Dopo Paprika, arriva Pegaso: famiglia di Lequio Tanaro salva anche un asino vittima di maltrattamenti in Val d’Aosta

Patrick Galella e Stefania Devalle, responsabili del progetto "Rifugio per Animali Gypsy and Sound", hanno accolto nella loro fattoria privata un altro degli equini sequestrati a un allevatore bresciano 51enne

Il cuore grande di Patrick Galella e Stefania Devalle, responsabili del progetto “Rifugio per Animali Gypsy and Sound” di Lequio Tanaro, non conosce limiti: dopo aver accolto nella propria fattoria privata nei giorni scorsi la piccola Paprika, femmina di pony di 4 anni, la coppia di coniugi ha salutato la new entry Pegaso, esemplare maschio di asino di 8 anni.

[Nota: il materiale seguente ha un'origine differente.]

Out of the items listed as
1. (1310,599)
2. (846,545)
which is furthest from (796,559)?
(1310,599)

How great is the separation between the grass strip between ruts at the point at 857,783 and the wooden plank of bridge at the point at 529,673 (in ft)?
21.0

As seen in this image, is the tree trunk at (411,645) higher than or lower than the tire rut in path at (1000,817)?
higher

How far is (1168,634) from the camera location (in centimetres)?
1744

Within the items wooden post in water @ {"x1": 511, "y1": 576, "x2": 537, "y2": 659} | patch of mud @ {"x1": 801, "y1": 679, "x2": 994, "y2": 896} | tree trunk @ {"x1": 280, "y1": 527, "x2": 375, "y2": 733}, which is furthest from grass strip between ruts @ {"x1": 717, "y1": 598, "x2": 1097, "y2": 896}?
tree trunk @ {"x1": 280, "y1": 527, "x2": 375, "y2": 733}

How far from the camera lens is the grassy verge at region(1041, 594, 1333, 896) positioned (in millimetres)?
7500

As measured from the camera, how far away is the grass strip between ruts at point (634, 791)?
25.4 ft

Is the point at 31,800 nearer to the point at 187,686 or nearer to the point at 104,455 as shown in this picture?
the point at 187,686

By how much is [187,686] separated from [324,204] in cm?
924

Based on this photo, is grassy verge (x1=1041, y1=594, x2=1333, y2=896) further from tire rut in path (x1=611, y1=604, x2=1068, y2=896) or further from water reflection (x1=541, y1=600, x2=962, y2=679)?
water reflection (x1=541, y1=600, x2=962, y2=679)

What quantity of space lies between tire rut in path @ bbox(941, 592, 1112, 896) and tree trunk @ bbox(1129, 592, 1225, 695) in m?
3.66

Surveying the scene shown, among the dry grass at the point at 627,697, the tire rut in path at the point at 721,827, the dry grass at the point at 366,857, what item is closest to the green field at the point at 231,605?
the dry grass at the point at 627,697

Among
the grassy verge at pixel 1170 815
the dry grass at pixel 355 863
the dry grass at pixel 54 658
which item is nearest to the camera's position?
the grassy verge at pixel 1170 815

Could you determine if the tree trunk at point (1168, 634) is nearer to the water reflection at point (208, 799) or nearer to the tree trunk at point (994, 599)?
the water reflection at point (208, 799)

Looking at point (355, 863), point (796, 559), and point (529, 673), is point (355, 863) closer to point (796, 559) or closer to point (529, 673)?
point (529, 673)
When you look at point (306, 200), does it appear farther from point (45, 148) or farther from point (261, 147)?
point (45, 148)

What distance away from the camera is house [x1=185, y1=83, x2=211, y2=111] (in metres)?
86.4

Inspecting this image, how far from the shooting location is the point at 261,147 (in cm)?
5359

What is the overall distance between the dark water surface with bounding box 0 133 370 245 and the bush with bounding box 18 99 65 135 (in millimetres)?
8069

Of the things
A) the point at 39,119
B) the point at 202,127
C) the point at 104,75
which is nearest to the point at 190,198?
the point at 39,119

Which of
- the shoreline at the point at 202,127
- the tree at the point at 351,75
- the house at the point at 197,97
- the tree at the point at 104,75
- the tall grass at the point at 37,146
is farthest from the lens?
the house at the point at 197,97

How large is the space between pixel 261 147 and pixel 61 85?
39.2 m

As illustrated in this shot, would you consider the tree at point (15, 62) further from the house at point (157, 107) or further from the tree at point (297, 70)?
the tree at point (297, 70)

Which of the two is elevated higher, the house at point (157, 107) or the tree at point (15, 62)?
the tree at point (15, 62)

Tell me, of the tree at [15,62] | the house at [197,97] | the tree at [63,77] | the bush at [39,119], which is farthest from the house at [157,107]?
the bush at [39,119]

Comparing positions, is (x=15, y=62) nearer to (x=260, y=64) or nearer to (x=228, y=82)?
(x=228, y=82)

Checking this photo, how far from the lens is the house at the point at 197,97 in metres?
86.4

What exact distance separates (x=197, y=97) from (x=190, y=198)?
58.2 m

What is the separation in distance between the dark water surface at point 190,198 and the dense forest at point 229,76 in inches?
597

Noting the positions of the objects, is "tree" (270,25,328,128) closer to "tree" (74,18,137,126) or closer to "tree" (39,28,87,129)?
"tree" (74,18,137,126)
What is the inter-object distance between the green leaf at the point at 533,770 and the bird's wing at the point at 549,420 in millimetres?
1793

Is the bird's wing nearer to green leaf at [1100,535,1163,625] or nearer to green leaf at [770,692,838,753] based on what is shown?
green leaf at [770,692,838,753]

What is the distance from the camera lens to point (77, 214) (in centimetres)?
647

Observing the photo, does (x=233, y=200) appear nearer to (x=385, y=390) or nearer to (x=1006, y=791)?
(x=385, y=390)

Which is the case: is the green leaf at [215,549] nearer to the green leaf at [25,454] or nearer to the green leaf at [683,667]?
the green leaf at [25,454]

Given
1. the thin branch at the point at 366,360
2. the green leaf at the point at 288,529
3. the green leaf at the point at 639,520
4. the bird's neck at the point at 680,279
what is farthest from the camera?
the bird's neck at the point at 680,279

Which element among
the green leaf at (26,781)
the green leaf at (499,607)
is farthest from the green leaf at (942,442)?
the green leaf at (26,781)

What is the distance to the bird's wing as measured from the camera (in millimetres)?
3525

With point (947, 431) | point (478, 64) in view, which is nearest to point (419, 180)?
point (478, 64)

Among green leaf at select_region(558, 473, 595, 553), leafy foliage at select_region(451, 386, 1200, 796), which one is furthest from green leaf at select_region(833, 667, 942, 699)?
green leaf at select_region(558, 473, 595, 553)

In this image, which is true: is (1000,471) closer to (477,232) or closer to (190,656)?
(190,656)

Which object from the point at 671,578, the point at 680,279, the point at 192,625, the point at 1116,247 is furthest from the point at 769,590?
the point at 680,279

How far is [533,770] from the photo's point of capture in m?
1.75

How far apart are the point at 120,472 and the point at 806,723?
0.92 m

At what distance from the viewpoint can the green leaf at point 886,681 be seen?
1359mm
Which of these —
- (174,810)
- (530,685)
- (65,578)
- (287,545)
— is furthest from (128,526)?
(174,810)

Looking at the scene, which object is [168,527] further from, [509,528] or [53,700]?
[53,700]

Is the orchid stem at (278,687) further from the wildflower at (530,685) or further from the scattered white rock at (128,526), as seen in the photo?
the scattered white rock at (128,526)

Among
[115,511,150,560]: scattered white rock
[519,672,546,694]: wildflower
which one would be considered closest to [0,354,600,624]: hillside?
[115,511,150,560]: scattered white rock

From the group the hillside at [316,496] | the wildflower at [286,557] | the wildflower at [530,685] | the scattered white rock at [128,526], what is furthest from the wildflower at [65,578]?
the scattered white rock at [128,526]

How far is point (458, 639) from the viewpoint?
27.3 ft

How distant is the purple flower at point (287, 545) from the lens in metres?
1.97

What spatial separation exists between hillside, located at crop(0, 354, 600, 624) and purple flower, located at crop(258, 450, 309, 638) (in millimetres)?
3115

Entrambi provengono da Étroubles, in Val d’Aosta, dove le autorità hanno sequestrato oltre 120 quadrupedi vittime di maltrattamento e abbandono da parte di E.C., allevatore 51enne di Gottolengo (Brescia), al quale sono ricondotte le società agricole proprietarie degli animali e accusato anche di smaltimento illecito di carcasse.

Gli equini si trovavano da settembre in alpeggio sulle montagne valdostane, senza tuttavia essere sorvegliati e lasciati liberi di vagare. Così, molti di loro sono stati ritrovati denutriti, disidratati e affetti da alcuni problemi fisici rilevanti.

Fortunatamente, Paprika e Pegaso se la sono cavata senza troppi problemi: “Li abbiamo fatti visitare da una veterinaria ed entrambi stanno abbastanza bene – dichiarano Patrick Galella e Stefania Devalle –. Hanno rimediato qualche ferita e sono un po’ debilitati, ma si stanno riprendendo. Non tutti gli altri pony e asini che erano con loro hanno avuto la stessa ‘fortuna’”.

Ricordiamo che è stata l’associazione “Horse Angels”, attraverso la quale il rifugio “Gipsy and Sound” ha ottenuto la custodia di Paprika e Pegaso, a occuparsi, con generosità e altruismo, di trovare una sistemazione agli animali abbandonati.